Violenze contro il personale medico, interviene Filippo Anelli: «Dobbiamo agire per prevenire»

Continuano le violenze contro il personale medico. Risale allo scorso marzo l’aggressione avvenuta all’ospedale San Paolo di Bari ai danni di una dottoressa in servizio al pronto soccorso che ha riportato un trauma cervicale, con una prognosi di 15 giorni, dopo essere stata schiaffeggiata da una donna. Appena qualche giorno fa, all’Ospedale pediatrico Giovanni XXIII, un altro medico era stato assalito dal padre di un paziente. La Cassazione, con una recente Ordinanza, ha sancito la legittimità del risarcimento del danno biologico per il superlavoro del medico, stabilendo che «il limite dell’orario di lavoro deve coincidere con la tutela della salute, con un alleggerimento dell’onere probatorio in capo al lavoratore».

* [Consegna]
Risponda alle seguenti domande sul testo relativo alle violenze contro il personale medico.
(a) Quale prognosi è stata data alla dottoressa aggredita all'ospedale San Paolo di Bari?
(b) Da chi è stato assalito il medico dell'Ospedale pediatrico Giovanni XXIII?
(c) Che cosa ha sancito la Cassazione con la recente Ordinanza?

Voci della raccolta:
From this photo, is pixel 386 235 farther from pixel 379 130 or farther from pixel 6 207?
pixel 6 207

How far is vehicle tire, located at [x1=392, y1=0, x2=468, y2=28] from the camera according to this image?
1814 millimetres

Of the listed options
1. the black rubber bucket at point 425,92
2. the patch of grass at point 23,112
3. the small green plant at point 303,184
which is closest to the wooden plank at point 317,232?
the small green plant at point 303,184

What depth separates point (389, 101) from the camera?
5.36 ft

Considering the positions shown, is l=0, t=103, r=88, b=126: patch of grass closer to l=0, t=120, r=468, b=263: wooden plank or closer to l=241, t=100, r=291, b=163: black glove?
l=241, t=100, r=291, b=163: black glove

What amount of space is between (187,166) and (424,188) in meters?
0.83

* [Soluzione svolta]
(a) Una prognosi di 15 giorni.
(b) Dal padre di un paziente.
(c) La legittimità del risarcimento del danno biologico per il superlavoro del medico.